TASKS FOR THIS EXERCISE
1 > Transcribe the mining shares article from "Should You Follow Director" to "within this article.".
2 > Pick up the mining shares article after its last sentence and continue writing it.

━━ SOURCE

Should You Follow Director Buying At Rio Tinto plc, BHP Billiton plc And Glencore PLC?

Is now the perfect time to invest in Rio Tinto plc (LON:RIO), BHP Billiton plc (LON:BLT) and Glencore PLC (LON:GLEN)?

| More on:

The content of this article was relevant at the time of publishing. Circumstances change continuously and caution should therefore be exercised when relying upon any content contained within this article.

You’re reading a free article with opinions that may differ from The Motley Fool’s Premium Investing Services. Become a Motley Fool member today to get instant access to our top analyst recommendations, in-depth research, investing resources, and more. Learn More.

Mining is one of the most out-of favour sectors in the market. Low metals prices and worries about global growth — and demand from China, in particular — have combined to whack the shares of mining companies.

However, directors have been buying at FTSE 100 giants Rio Tinto (LSE: RIO), BHP Billiton (LSE: BLT) and Glencore (LSE: GLEN) . Should you follow their lead and invest in these three businesses?

Glencore

Glencore isn’t a common-or-garden miner. It is also a commodities trader, which, management reckons, gives it a unique finger on the pulse. However, this hasn’t helped the performance of the shares, which closed on Wednesday at a record low of 122.8p — down 77% from the flotation price of 530p in 2011.

━━━━
━━ SUPPLIED MATERIAL

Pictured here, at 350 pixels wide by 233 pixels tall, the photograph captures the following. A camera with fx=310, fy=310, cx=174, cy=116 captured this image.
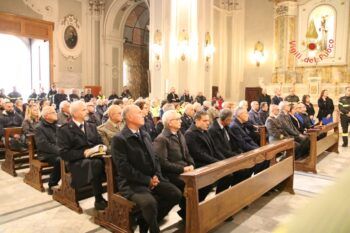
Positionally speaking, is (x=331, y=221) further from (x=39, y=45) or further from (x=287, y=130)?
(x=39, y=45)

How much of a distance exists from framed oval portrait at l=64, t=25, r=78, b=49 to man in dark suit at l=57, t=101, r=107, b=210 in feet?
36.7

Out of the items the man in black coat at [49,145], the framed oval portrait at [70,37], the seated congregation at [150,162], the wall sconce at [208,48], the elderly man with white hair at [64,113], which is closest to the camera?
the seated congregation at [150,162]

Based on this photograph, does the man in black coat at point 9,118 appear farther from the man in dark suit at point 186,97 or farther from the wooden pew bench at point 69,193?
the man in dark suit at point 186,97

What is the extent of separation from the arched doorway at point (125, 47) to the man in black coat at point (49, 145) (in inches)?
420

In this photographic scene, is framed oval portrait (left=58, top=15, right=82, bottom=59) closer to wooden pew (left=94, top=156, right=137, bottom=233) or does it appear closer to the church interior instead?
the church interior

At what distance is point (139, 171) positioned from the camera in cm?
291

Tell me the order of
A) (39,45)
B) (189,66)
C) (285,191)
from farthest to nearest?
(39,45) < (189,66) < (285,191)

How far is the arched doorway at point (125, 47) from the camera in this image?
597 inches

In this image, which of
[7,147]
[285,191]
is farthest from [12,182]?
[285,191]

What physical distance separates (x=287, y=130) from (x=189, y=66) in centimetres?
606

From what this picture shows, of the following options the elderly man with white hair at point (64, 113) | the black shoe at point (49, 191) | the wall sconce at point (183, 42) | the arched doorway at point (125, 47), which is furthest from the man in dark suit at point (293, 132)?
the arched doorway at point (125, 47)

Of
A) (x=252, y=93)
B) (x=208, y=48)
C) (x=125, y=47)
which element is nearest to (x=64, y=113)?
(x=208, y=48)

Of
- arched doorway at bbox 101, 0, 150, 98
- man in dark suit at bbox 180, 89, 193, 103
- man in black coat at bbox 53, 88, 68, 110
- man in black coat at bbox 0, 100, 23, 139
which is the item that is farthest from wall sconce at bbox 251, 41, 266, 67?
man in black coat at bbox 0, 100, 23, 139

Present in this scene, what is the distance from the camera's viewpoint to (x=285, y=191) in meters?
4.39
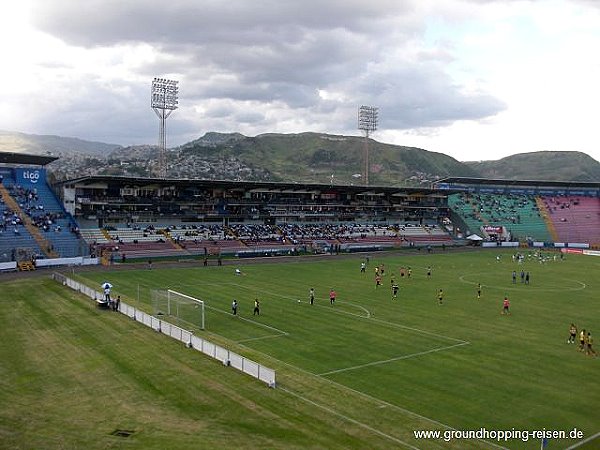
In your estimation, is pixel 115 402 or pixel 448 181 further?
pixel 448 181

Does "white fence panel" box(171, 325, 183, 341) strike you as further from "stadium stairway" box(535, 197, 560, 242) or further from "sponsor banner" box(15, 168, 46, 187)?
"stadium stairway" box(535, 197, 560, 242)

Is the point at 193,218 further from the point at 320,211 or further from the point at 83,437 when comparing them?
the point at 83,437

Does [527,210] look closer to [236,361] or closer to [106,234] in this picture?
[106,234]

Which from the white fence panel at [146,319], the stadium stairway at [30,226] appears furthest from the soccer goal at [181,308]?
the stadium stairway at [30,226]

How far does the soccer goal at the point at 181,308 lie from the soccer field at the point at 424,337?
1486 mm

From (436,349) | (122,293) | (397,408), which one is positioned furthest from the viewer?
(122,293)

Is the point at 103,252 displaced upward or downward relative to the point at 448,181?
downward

━━━━

PER-TASK ANSWERS
1 >
Should You Follow Director Buying At Rio Tinto plc, BHP Billiton plc And Glencore PLC?

Is now the perfect time to invest in Rio Tinto plc (LON:RIO), BHP Billiton plc (LON:BLT) and Glencore PLC (LON:GLEN)?

| More on:

The content of this article was relevant at the time of publishing. Circumstances change continuously and caution should therefore be exercised when relying upon any content contained within this article.

2 >
Some City experts believe Glencore will need to raise fresh equity. The analysts are also questioning — as they are with many miners — whether the current dividend is sustainable. However, in Glencore’s half-year results last month, management spoke defiantly of the company’s “strong and flexible balance sheet”, and — by way of “reflecting our confidence” — maintained the interim dividend, giving a whopping running yield of 9.6%.

Directors aren’t just talking the talk. Chief financial officer Steven Kalmin immediately bought a cool one million shares at 172.88p a share. The following day, non-executive director John Mack bought 50,000 shares at 162.85p. And, two days ago, senior non-exec Peter Grauer joined in the buying spree, with a purchase of 118,000 shares at 134.5p a pop. All together, these three directors have invested getting on for £2m.

If you’re convinced by management’s confidence in the business, you can pick up the shares at a lower price today than the directors were happy to buy at.

BHP Billiton

BHP Billiton’s directors were no less keen than Glencore’s to defy the dividend sceptics when the company released its annual results last week. The Board lifted the year’s dividend by 2% (giving a running yield of 7.8%), and said: “Our commitment to the progressive dividend is unchanged”. In the analyst briefing, the company added that it was “resolute” in its commitment, pointing out that this commitment “has withstood many previous cycles”, and suggesting that the business can generate the necessary cash flow (more important than paper earnings) to support the dividend.

Non-executive director Malcolm Brinded lost little time in splashing out £217,200 to buy 20,000 shares at an average price of 1,086p a share. This was his first purchase since his appointment in April 2014, at which time he owned 12,000 shares. You’ll be paying around the same price as Mr Brinded, if you’re buying BHP Billiton shares today.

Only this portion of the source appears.